While this post certainly belongs into the dancing corner of in shade, it serves as an accurate introduction to myself. Hence, I am posting it also here in the general blog, so that you, dear readers, can get to know your shady author a bit closer 🙂
September 2010… The first Argentinean tango lesson after a year’s break is behind me. Probably one of the technically most challenging dances, tango is full of grace, passion, burns you a great deal of calories (even if it may not look like that, it is a rather strenuous dance when done well) and is an accessible alternative to ballet for those who wish to learn body control and balance. I went in tired and came out ready to base-jump if I had to (well, sometimes in Prague one has to do just that to avoid death-by-unmarked-street-construction-obstacles, but that evening there was no treasure-hunting and digging anywhere I went). Instead, we went for a tea and salad with some of the tango students and the teacher and spent hours talking about the little things you wouldn’t even think about unless you dance.
——
## EXERCISE DESCRIPTION
Please reproduce the blog post about returning to tango lessons in full, word for word.

## SUPPLIED MATERIAL
——
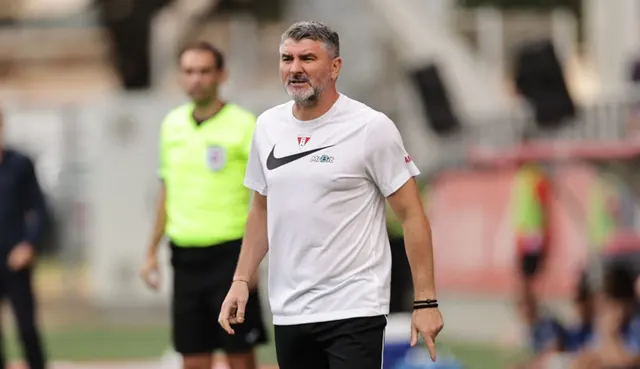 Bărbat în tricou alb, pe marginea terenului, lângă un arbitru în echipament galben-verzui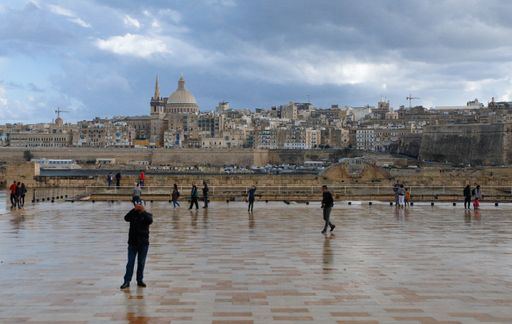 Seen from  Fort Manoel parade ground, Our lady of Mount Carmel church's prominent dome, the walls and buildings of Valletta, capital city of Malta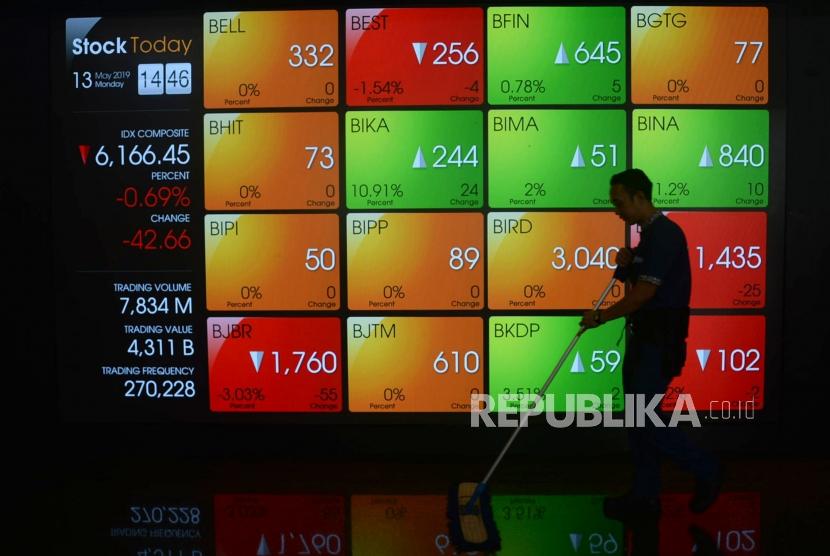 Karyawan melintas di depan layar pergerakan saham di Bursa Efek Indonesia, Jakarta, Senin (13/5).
——
## TASK RESULT
While this post certainly belongs into the dancing corner of in shade, it serves as an accurate introduction to myself. Hence, I am posting it also here in the general blog, so that you, dear readers, can get to know your shady author a bit closer 🙂
September 2010… The first Argentinean tango lesson after a year’s break is behind me. Probably one of the technically most challenging dances, tango is full of grace, passion, burns you a great deal of calories (even if it may not look like that, it is a rather strenuous dance when done well) and is an accessible alternative to ballet for those who wish to learn body control and balance. I went in tired and came out ready to base-jump if I had to (well, sometimes in Prague one has to do just that to avoid death-by-unmarked-street-construction-obstacles, but that evening there was no treasure-hunting and digging anywhere I went). Instead, we went for a tea and salad with some of the tango students and the teacher and spent hours talking about the little things you wouldn’t even think about unless you dance.